Published 28 Jun 2024 in cs.CR

Abstract: A Physically Unclonable Function (PUF) is a hardware security primitive used for authentication and key generation. It takes an input bit-vector challenge and produces a single-bit response, resulting in a challenge-response pair (CRP). The truth table of all challenge-response pairs of each manufactured PUF should look different due to inherent manufacturing randomness, forming a digital fingerprint. A PUF's entropy (the entropy of all the responses, taken over the manufacturing randomness and uniformly selected challenges) has been studied before and is a challenging problem. Here we explore a related notion -- the response entropy, which is the entropy of an arbitrary response given knowledge of one (and two) other responses.
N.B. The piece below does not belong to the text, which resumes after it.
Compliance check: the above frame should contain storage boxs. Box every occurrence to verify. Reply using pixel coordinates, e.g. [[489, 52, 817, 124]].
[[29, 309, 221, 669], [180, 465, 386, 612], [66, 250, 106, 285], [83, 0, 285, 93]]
This allows us to explore how knowledge of some CRP(s) impacts the ability to guess another response. The Arbiter PUF (APUF) is a well-known PUF architecture based on accumulated delay differences between two paths. In this paper, we obtain in closed form the probability mass function of any arbitrary response given knowledge of one or two other arbitrary CRPs for the APUF architecture. This allows us to obtain the conditional response entropy and then to define and obtain the size of the entropy bins (challenge sets with the same conditional response entropy) given knowledge of one or two CRPs. All of these results depend on the probability that two different challenge vectors yield the same response, termed the response similarity of those challenges. We obtain an explicit closed form expression for this. This probability depends on the statistical correlations induced by the PUF architecture together with the specific known and to-be-guessed challenges. As a by-product, we also obtain the optimal (minimizing probability of error) predictor of an unknown challenge given access to one (or two) challenges and the associated predictability.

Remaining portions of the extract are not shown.